▶ _EXERCISE_:
Pull out the CLARIN Café announcement and reproduce all of it word for word.

··· TEXT

Skip to main content

CLARIN Café on Computer-Assisted Pragmatic Annotation of Native and Learner Corpora

, -


General Information

This CLARIN Café is organised by Nicola Brocca, Joseph Wang-Kathrein, Eva Maria Hirzinger-Unterrainer (Universität Innsbruck), Elena Nuzzo and Diego Cortés Velásquez (Università Roma Tre) in collaboration with the Austrian Academy of Sciences. The café will be hosted by Francesca Frontini.
  • Date: 12/03/2024
  • Time: 14:00 - 16:00 (CEST)
  • Venue: CLARIN virtual Zoom meeting
  • Twitter hashtag: #CLARINcafe
A full overview of planned CLARIN Café sessions can be found on the CLARIN Café page.


The corpora DisDir and Ladder consist of elicited speech-acts of cancellation and request in Italian L1 and L2, German, and Colombian Spanish. They have been collected and partially manually annotated for pragmatic research in transcultural pragmatics and second language education. Based on the aforementioned data, the project LadderWeb aims to:

  1. Train a machine-learning based software programmed for the automatic annotation of pragmatic categories in requests and cancellation in Italian L1 and L2 and the other aforementioned languages.
  2. Annotate part of the corpus with AI support and archive all the elicited data in the ARCHE CLARIN repository.
  3. Make the corpus accessible and queryable for learners and practitioners through a web interface.

······
··· STORED RECORDS

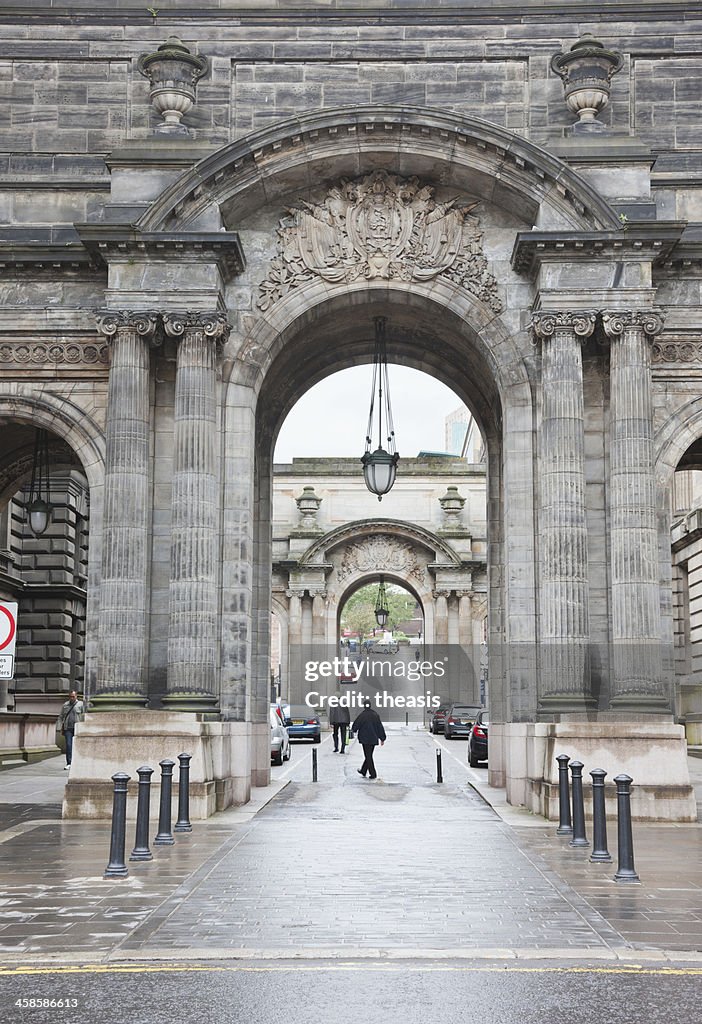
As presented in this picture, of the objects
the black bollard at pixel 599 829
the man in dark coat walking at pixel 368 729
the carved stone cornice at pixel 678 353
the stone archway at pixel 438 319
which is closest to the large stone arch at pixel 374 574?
the man in dark coat walking at pixel 368 729

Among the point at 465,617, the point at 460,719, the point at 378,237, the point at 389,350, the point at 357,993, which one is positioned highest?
the point at 378,237

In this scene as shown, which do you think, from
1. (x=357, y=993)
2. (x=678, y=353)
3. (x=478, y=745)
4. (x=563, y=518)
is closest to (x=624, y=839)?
(x=357, y=993)

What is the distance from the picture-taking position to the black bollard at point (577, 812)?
52.6ft

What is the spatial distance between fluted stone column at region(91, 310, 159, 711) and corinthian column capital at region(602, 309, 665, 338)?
7795 millimetres

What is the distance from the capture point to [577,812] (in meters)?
16.3

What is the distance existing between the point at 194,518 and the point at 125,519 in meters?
1.16

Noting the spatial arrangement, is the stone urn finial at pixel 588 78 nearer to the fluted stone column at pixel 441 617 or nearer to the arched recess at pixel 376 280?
the arched recess at pixel 376 280

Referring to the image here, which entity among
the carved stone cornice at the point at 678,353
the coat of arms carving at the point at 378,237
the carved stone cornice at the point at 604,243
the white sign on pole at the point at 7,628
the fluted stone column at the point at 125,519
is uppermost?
the coat of arms carving at the point at 378,237

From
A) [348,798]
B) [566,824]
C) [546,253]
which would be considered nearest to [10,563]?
[348,798]

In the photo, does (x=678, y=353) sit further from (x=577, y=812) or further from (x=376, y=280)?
(x=577, y=812)

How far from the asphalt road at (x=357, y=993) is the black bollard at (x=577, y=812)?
21.8 feet

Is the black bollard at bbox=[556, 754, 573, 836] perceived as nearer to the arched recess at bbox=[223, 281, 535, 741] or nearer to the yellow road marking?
the arched recess at bbox=[223, 281, 535, 741]

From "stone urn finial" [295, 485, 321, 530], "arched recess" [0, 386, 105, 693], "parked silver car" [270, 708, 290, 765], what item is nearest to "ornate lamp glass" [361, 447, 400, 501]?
"arched recess" [0, 386, 105, 693]

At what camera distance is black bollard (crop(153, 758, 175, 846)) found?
53.0ft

······

▶ _TASK RESPONSE_:
Skip to main content

CLARIN Café on Computer-Assisted Pragmatic Annotation of Native and Learner Corpora

, -


General Information

This CLARIN Café is organised by Nicola Brocca, Joseph Wang-Kathrein, Eva Maria Hirzinger-Unterrainer (Universität Innsbruck), Elena Nuzzo and Diego Cortés Velásquez (Università Roma Tre) in collaboration with the Austrian Academy of Sciences. The café will be hosted by Francesca Frontini.
  • Date: 12/03/2024
  • Time: 14:00 - 16:00 (CEST)
  • Venue: CLARIN virtual Zoom meeting
  • Twitter hashtag: #CLARINcafe
A full overview of planned CLARIN Café sessions can be found on the CLARIN Café page.


The corpora DisDir and Ladder consist of elicited speech-acts of cancellation and request in Italian L1 and L2, German, and Colombian Spanish. They have been collected and partially manually annotated for pragmatic research in transcultural pragmatics and second language education. Based on the aforementioned data, the project LadderWeb aims to:

  1. Train a machine-learning based software programmed for the automatic annotation of pragmatic categories in requests and cancellation in Italian L1 and L2 and the other aforementioned languages.
  2. Annotate part of the corpus with AI support and archive all the elicited data in the ARCHE CLARIN repository.
  3. Make the corpus accessible and queryable for learners and practitioners through a web interface.